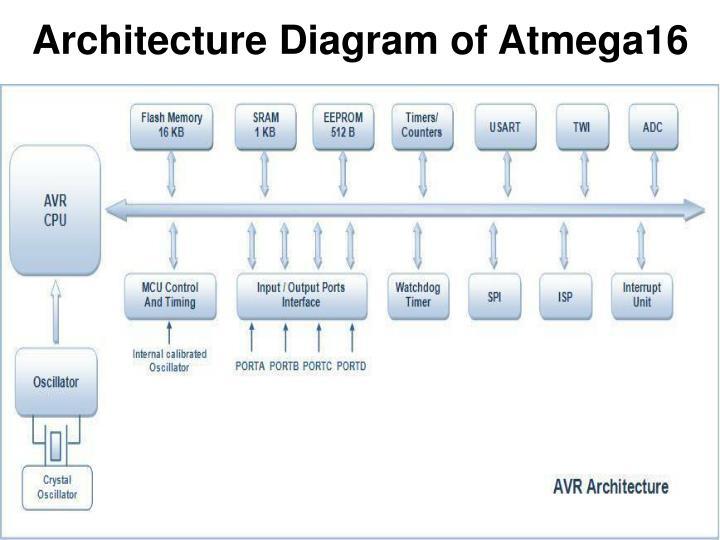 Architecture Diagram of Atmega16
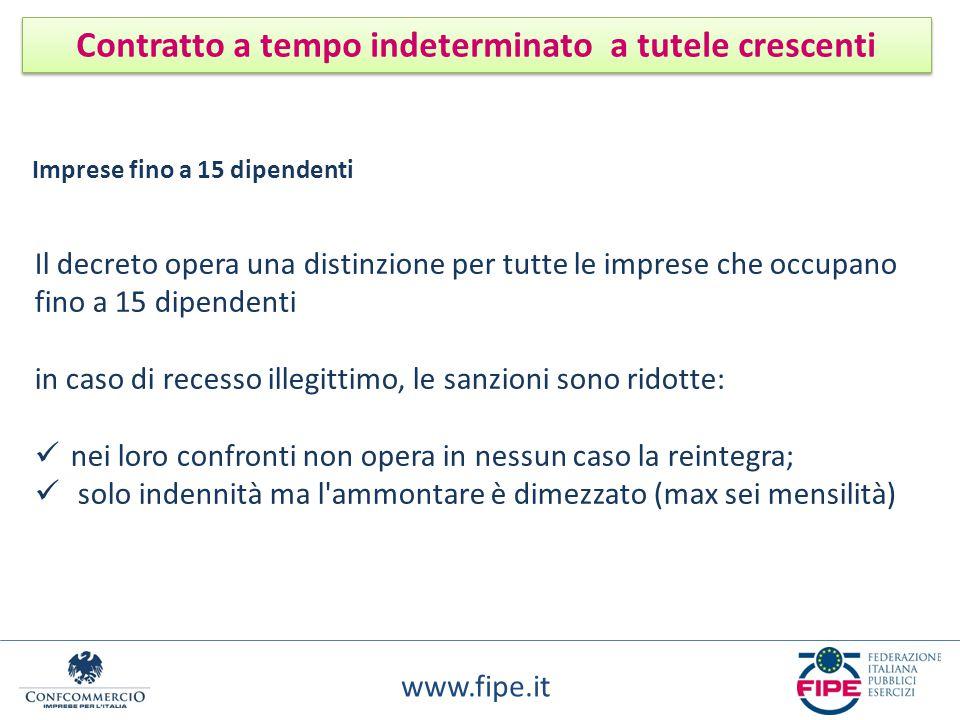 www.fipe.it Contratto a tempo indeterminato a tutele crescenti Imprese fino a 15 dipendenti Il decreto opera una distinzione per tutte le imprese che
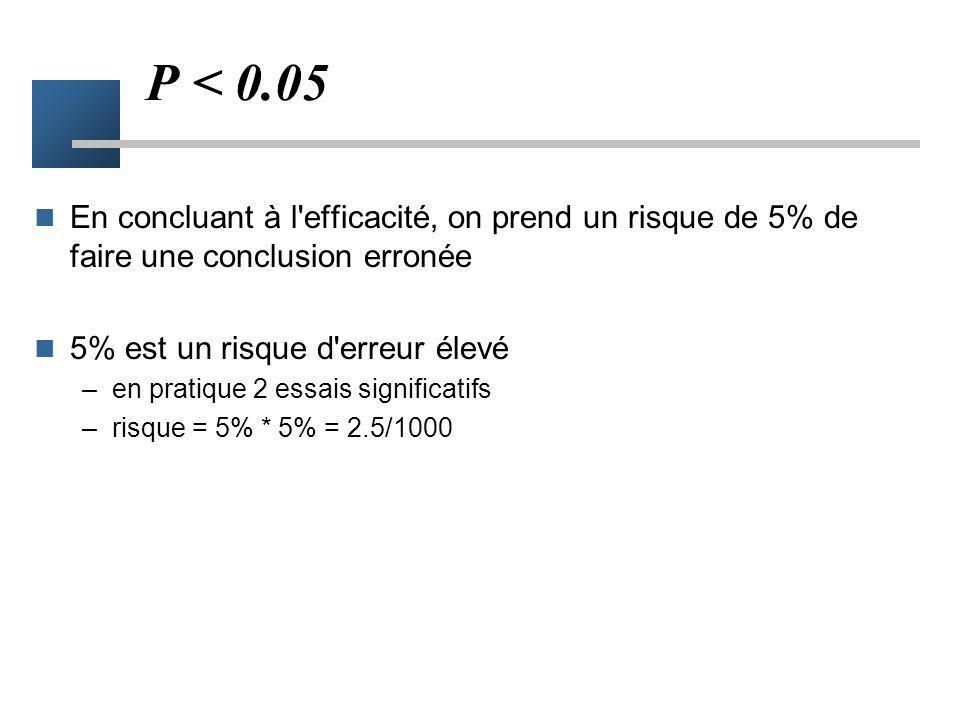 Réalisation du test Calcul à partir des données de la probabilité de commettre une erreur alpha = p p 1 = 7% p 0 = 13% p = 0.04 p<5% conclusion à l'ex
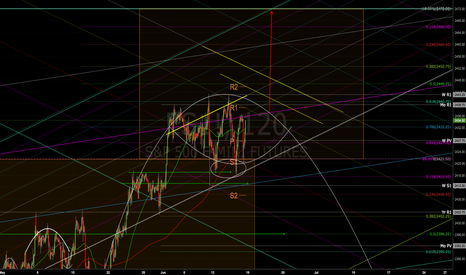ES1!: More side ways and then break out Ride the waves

### What the task requires
Return the listing above unaltered, omitting its pictures.

### Result below
 Architecture Diagram of Atmega16
 www.fipe.it Contratto a tempo indeterminato a tutele crescenti Imprese fino a 15 dipendenti Il decreto opera una distinzione per tutte le imprese che
 Réalisation du test Calcul à partir des données de la probabilité de commettre une erreur alpha = p p 1 = 7% p 0 = 13% p = 0.04 p<5% conclusion à l'ex
ES1!: More side ways and then break out Ride the waves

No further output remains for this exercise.